CPT® 2015 introduced several new and revised codes as part of the family of ultrasound guided arthrocentesis of small, intermediate, and large joints. The descriptor tweaks were minimal compared to some other code changes, but knowing the small details can make a big difference in your claims success. If you’ve been getting denials, those fine details could be what’s tripping you up. Read on for your mid-year refresher.
Check Out the Changes
Descriptors for the previously existing joint injection codes (20600, 20605, and 20610) now include the phrase “without ultrasound guidance.” Each is partnered with a new code (20604, 20606, and 20611) with the descriptor, “with ultrasound guidance, with permanent recording and reporting.” Just as a reminder, the changes are as follows:
Rationale: “Billing a diagnostic ultrasound code for the localization [with arthrocentesis] is a no-no; hence the new codes to include localization,” said Bernard A. Pfeifer, MD, at the AMA’s CPT® Editorial Panel Meeting in November when explaining the updates to these codes. “Accuracy is improved with guidance,” Pfeifer said during the conference, so when you use ultrasound guidance, report the new codes (20604, 20606 or 20611).

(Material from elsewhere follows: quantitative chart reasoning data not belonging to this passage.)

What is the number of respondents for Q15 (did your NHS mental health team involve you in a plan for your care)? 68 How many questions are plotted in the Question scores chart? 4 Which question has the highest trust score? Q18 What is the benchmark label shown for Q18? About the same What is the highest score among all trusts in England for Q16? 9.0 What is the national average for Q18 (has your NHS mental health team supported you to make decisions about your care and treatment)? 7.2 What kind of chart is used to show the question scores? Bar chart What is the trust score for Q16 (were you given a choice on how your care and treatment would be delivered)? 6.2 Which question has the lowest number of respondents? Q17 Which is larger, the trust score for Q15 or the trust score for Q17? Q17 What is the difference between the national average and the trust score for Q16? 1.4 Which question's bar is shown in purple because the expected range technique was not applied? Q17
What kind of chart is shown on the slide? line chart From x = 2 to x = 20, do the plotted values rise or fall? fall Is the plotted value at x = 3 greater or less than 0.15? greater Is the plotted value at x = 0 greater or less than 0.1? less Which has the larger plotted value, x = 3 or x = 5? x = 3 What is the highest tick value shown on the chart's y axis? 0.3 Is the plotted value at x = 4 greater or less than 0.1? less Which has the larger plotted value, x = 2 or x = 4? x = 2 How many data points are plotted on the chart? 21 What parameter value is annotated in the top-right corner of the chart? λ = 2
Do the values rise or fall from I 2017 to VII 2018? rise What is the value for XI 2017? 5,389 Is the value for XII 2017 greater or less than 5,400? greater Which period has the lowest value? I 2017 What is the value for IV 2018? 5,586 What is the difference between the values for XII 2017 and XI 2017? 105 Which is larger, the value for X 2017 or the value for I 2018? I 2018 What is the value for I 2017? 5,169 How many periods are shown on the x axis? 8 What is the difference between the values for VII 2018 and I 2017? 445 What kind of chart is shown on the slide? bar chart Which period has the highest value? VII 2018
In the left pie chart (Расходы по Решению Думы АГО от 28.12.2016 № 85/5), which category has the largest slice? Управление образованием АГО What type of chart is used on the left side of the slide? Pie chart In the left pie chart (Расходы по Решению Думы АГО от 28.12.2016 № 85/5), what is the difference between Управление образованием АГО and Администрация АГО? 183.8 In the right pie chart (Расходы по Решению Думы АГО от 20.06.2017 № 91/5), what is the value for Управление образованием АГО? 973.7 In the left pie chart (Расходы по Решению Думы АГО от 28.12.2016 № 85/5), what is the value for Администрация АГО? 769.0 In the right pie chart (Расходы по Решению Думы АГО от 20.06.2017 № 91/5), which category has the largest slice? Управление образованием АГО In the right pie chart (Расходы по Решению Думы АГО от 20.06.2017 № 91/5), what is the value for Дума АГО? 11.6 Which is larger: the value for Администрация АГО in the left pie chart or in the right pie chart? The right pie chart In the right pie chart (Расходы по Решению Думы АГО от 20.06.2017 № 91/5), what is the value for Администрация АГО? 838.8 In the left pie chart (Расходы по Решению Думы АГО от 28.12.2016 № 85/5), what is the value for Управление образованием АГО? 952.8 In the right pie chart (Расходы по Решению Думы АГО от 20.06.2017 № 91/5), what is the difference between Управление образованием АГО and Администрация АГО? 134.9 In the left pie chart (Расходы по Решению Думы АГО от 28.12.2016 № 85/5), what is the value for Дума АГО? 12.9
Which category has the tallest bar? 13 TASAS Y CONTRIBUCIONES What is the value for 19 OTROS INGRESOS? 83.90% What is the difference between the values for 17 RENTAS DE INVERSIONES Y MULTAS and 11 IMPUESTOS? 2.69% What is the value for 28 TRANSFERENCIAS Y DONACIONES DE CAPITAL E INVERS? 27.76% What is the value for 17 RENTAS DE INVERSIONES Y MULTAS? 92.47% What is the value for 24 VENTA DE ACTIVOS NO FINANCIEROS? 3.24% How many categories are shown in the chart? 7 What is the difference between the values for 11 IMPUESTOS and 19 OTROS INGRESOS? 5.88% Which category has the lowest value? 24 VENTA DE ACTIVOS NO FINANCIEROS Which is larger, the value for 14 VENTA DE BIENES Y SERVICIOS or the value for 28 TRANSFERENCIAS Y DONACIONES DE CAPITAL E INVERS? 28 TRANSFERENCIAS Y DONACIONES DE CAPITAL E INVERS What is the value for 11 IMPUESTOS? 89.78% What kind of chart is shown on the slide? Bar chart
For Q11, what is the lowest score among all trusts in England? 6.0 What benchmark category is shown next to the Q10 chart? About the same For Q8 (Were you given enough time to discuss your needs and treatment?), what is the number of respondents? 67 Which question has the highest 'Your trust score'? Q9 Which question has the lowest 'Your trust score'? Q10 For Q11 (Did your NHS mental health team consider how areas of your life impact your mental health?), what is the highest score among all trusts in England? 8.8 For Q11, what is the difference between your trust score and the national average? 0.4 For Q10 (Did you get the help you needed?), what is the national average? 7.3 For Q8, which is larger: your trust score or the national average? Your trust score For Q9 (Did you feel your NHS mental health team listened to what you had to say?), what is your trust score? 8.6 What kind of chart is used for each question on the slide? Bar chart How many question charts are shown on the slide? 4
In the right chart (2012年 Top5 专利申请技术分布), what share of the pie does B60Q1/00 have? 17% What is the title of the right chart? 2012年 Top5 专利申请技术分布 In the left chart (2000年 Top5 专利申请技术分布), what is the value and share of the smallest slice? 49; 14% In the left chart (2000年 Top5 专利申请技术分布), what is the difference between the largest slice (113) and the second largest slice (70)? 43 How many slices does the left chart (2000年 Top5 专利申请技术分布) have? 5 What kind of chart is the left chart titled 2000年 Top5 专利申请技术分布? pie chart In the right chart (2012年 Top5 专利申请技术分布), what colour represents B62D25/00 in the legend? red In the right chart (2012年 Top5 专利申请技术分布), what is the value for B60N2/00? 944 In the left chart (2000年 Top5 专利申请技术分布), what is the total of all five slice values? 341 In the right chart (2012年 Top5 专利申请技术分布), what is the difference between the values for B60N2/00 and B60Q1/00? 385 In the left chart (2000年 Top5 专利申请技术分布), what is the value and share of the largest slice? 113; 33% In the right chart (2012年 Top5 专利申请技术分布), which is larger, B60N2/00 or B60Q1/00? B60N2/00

To solidify this new rule, The CPT® Editorial committee has added a “do not report” cross-reference for 76942 (Ultrasonic guidance for needle placement [e.g., biopsy, aspiration, injection, localization device], imaging supervision and interpretation), which means that CPT® now bars you from reporting old standby 76942 with 20604, 20606 and 20611. In addition, 20600, 20605 and 20610 are bundled with 76942, Pfeifer said.
Make it permanent: When your physician reports the “with ultrasound guidance” codes, he should be sure to keep documentation of that, advises Marvel J. Hammer, RN, CPC, CCS-P, PCS, ACS-PM, CHCO, of MJH Consulting in Denver, Co. “It is important to note that codes 20604, 20606 and 20611 require that the ultrasound guidance be recorded and the report included in the patient’s permanent record,” the AMA says in CPT® Changes: 2015.
Keep to One Unit for Every Single Joint
In the list of CCI Manual updates from CMS, you will find an update for arthrocentesis, both with or without ultrasound guidance. CPT® codes 20600-20611 (Arthrocentesis, aspiration and/or injection …) represent aspiration and/or injection to different sized joints or bursae with or without ultrasound guidance.
Here are 2 simple steps you should remember when submitting claims for arthrocentesis.
1. Do not count joints and bursae separately: When reporting these codes, remember that a unit of service equals a joint and its surrounding bursae (if any).
2. Submit only one unit for each joint: Do not report more than one unit of service for arthrocentesis of any joint, regardless of whether the physician also aspirates or injects one or more of the bursae surrounding the joint.
Example: Your physician documents that he performs arthrocentesis of the right shoulder and two bursae of the same shoulder. He uses ultrasound guidance. You should report one unit of 20611 (Arthrocentesis, aspiration and/or injection, major joint or bursa [e.g., shoulder, hip, knee, subacromial bursa]; with ultrasound guidance, with permanent recording and reporting).